Batı'ya damga vuran İslam düşünürü: İbn-i Rüşd kimdir?
İbn Rüşd, İslam düşünce tarihinde, en çok eser veren yazarlar arasında ilk sırada yer alan ve yaşadığı dönemin bütün bilim disiplinlerinde orijinal kitaplar kaleme almış bir alim. Aristoteles'in eserlerini onun doktrinine bağlı kalarak şerh ettiği için İslam aleminde "eş-şarih" olarak tanındı. İşte Batı'ya damga vuran İslam filozofunun hayatı…
Giriş Tarihi: 05.11.2019
15:47
Güncelleme Tarihi: 05.11.2019
17:00
"Halka nazari ve mücerret meselelerden değil, ameli ve müşahhas hususlardan bahsedilmelidir."
İbn Rüşd'ün amacı , vahiy ile felsefenin birbirinden bağımsız olarak nasıl anlaşılıp değerlendirilebileceğini tespit etmek ve buna bağlı olarak ikisi arasında biri diğerini geçersiz kılmayacak biçimde sağlam bağlantılar kurmaktı.
Bunun için o, öncelikle dinle felsefenin konumunu kendi bütünlükleri içinde tespit etti, ardından bu ikisinin ortak noktalarını belirledi. Daha sonra dinle felsefe arasında yapılacak birebir kıyaslamanın yanlışlığını vurgulayarak bu iki alandan birinin diğeri adına feda edilmesinin doğuracağı vahim sonuçlara dikkat çekti.
ESERLERİ YÜZYILARCA DERS KİTABI OLARAK OKUTULDU
Tıbbın bir dalı olan anatomiye de iyi derecede vakıf olan İbn-i Rüşd, insanı Allah'ın varlığına götüren bir delil ve vasıta olarak tanımlayıp, bunu birçok şekillerde başardığını da her fırsatta dile getirdi.
Eserlerini yüzyıllar boyunca Avrupa'da okutan birçok Batılı bilgini düşünceleriyle etkilemeyi başaran İbn-i Rüşd, tıp sahasında yaklaşık 16 eser verdi. Bunlar arasında en tanınmış olan kitabı "El Külliyat Fi't Tıbb", Latinceye tercüme edilerek, yüzyıllarca Avrupa üniversitelerinde ders kitabı olarak okutuldu.

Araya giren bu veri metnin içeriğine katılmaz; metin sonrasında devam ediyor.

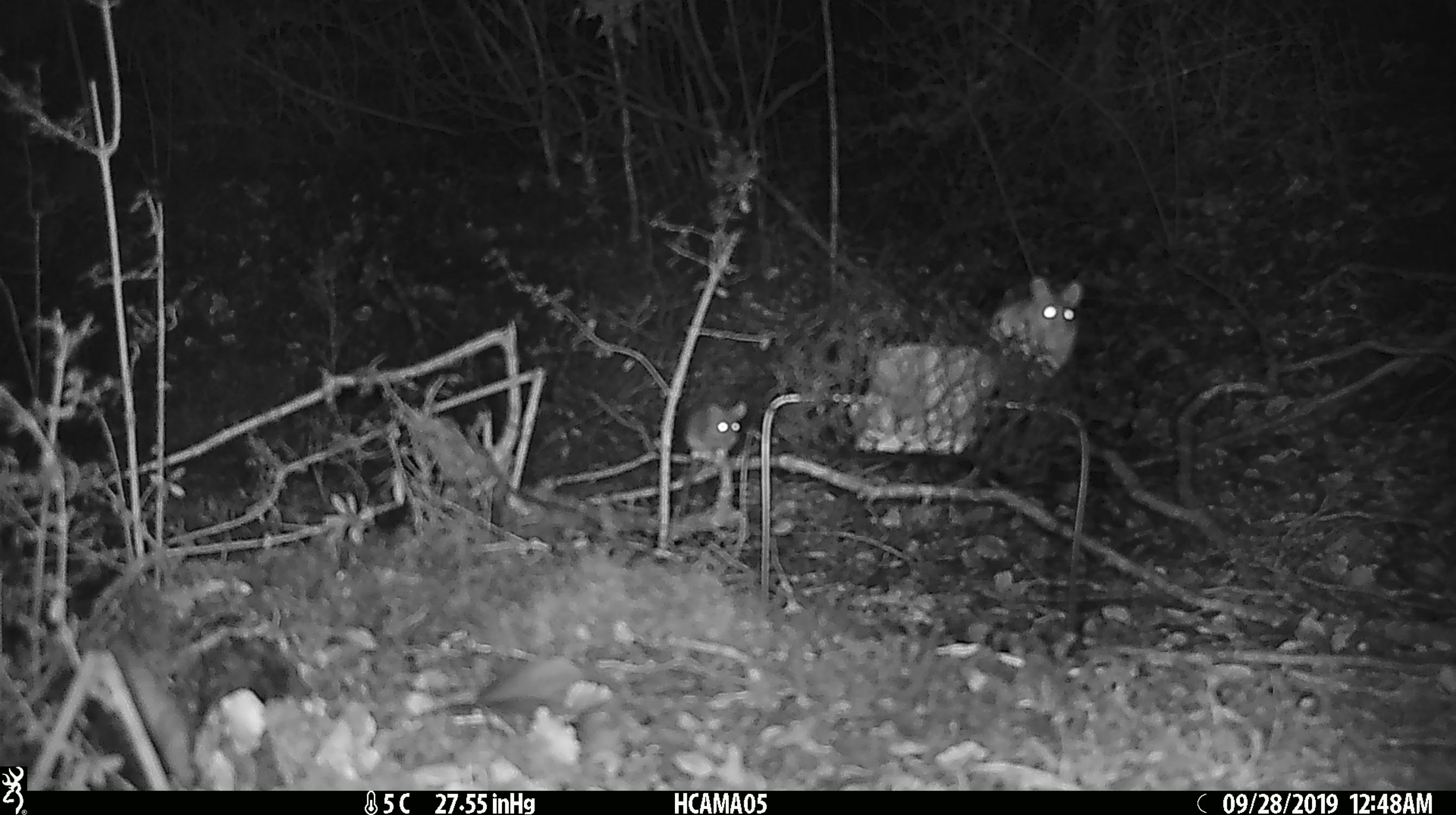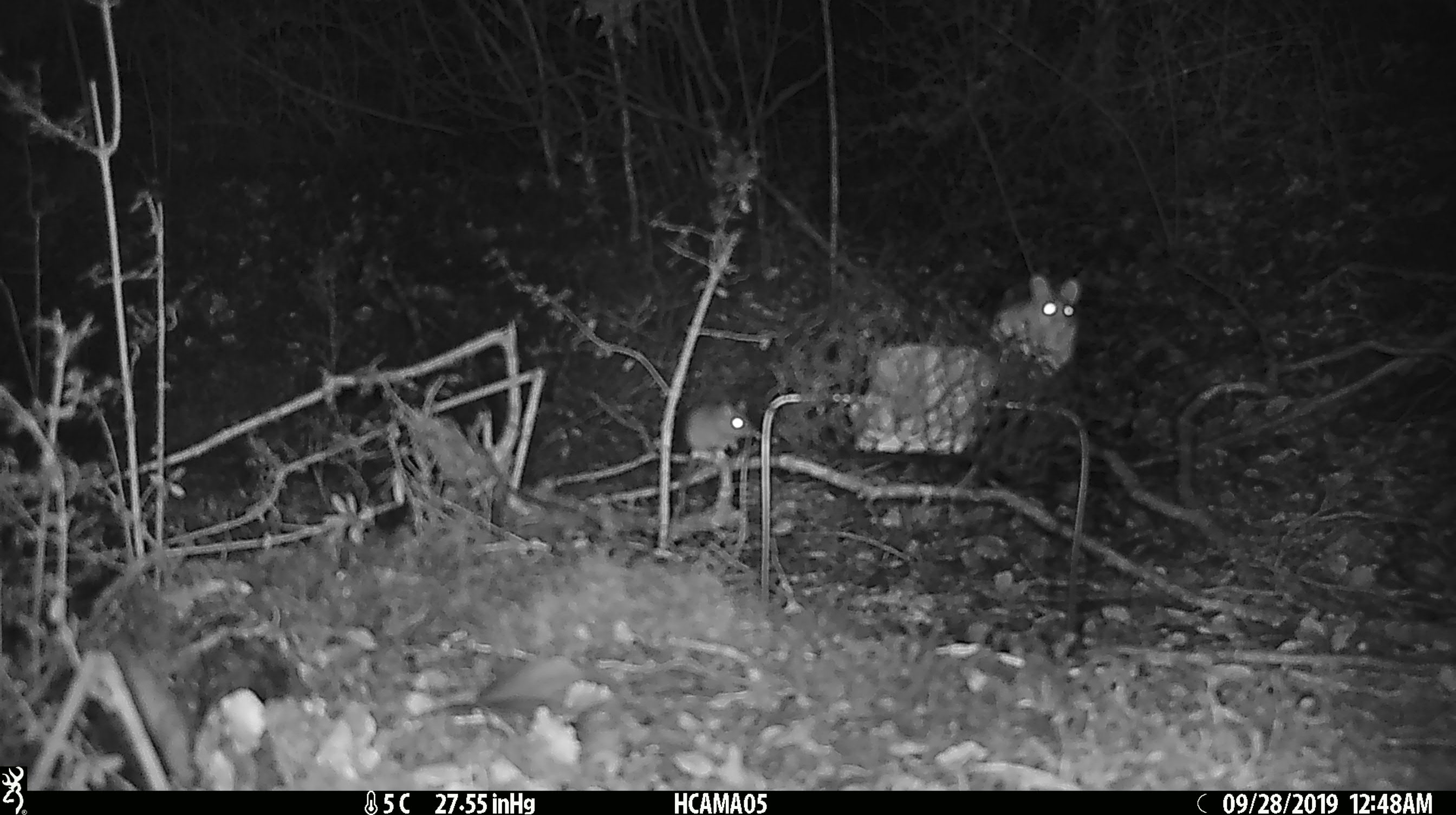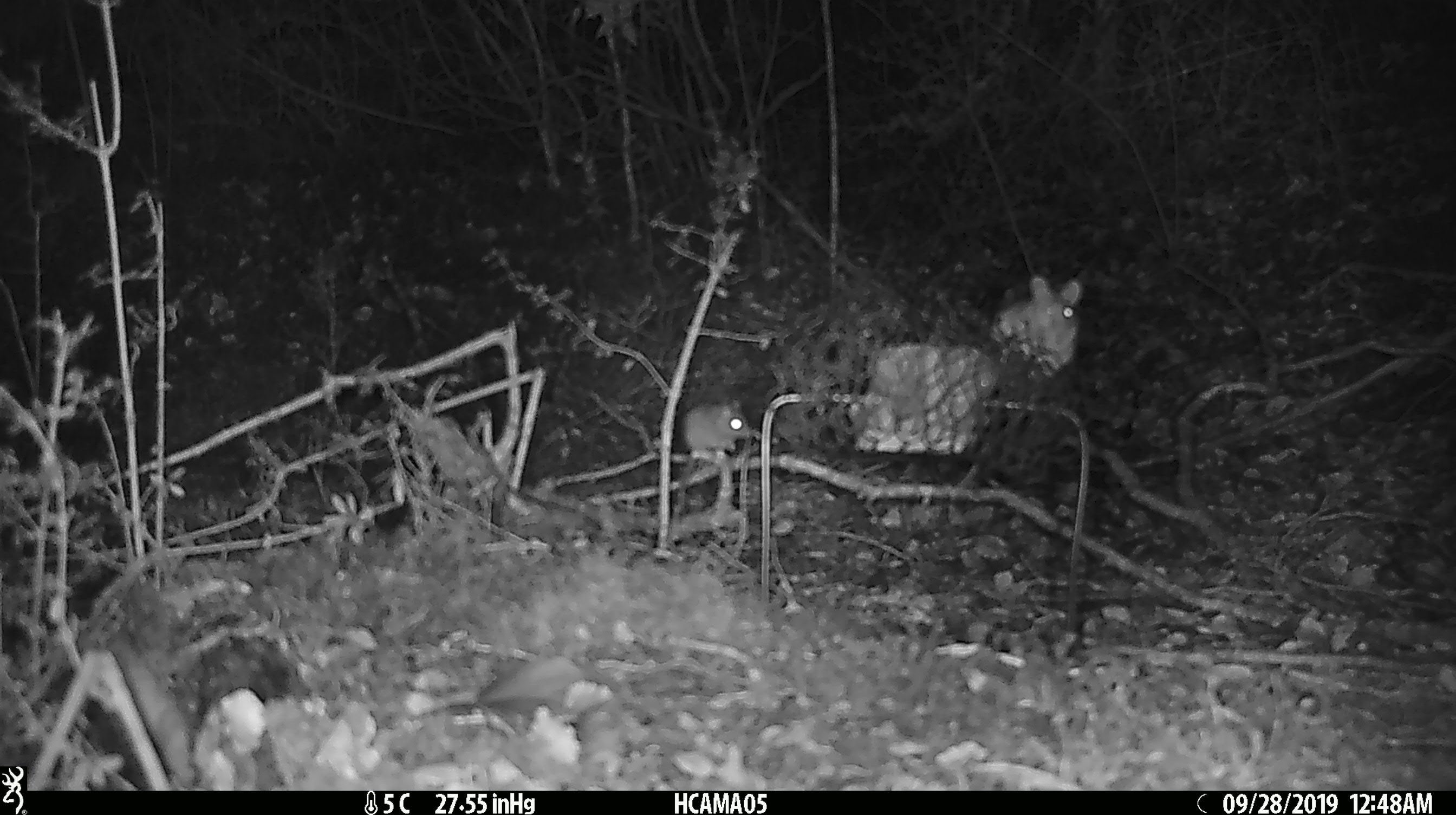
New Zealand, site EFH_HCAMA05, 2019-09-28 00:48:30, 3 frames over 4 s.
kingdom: Animalia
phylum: Chordata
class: Mammalia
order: Rodentia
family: Muridae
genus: Mus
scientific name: Mus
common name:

"Kıyas öyle bir sözdür ki bazı şeylerin konulmasıyla, bu verilerden başka bir şey zorunlu olarak çıkar."
İBN RÜŞD FELSEFE VE DİN HAKKINDA NELER DEDİ?
Ona göre felsefe ve dinin kendilerine özgü prensipleri ve esasları vardı, bunlar birbirinden farklı olmak durumundaydılar; birinin diğerine karıştırılması yanlışlıklara sebep olurdu. Öyleyse dinî meselelerin din çerçevesinde, felsefî problemlerin de kendi içinde ele alınıp değerlendirilmesi gerektiğini vurguladı. İbn Rüşd'e göre filozofların şeriatın ilkeleri konusunda tartışıp konuşmaları câiz değildir. Çünkü her disiplinin kendine has prensipleri vardır. Bir disiplin hakkında fikir yürüten kişinin onun ilkelerini kabullenip benimsemesi icap eder.